> Brief
Copy out, exactly and with nothing else, the stretch of lines that starts at the line containing "United States, site" and finishes at the end of the data.

> Study material
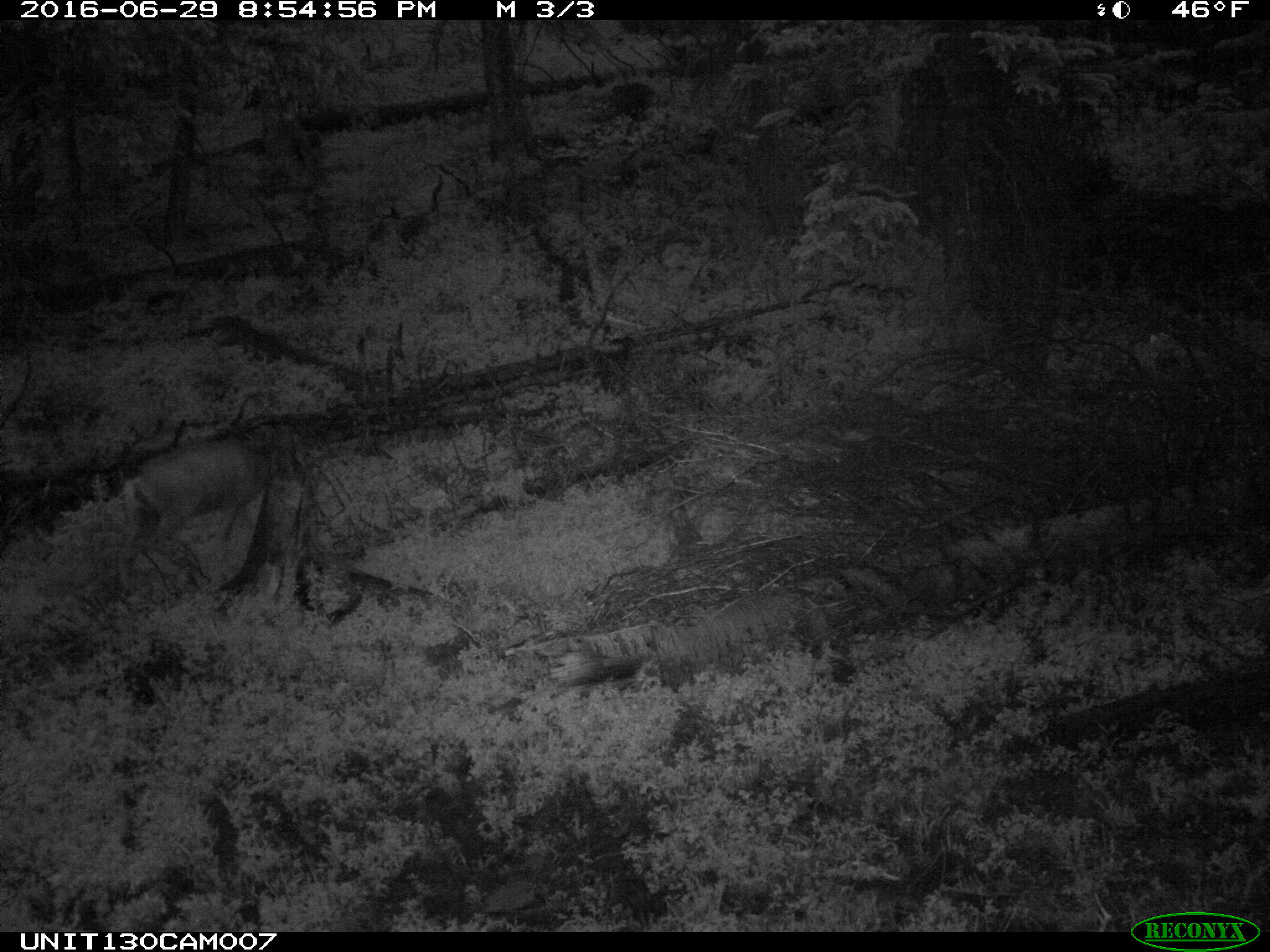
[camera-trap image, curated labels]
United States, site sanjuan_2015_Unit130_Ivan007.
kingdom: Animalia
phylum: Chordata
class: Mammalia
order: Artiodactyla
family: Cervidae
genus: Odocoileus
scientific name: Odocoileus hemionus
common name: mule deer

> Reply
United States, site sanjuan_2015_Unit130_Ivan007.
kingdom: Animalia
phylum: Chordata
class: Mammalia
order: Artiodactyla
family: Cervidae
genus: Odocoileus
scientific name: Odocoileus hemionus
common name: mule deer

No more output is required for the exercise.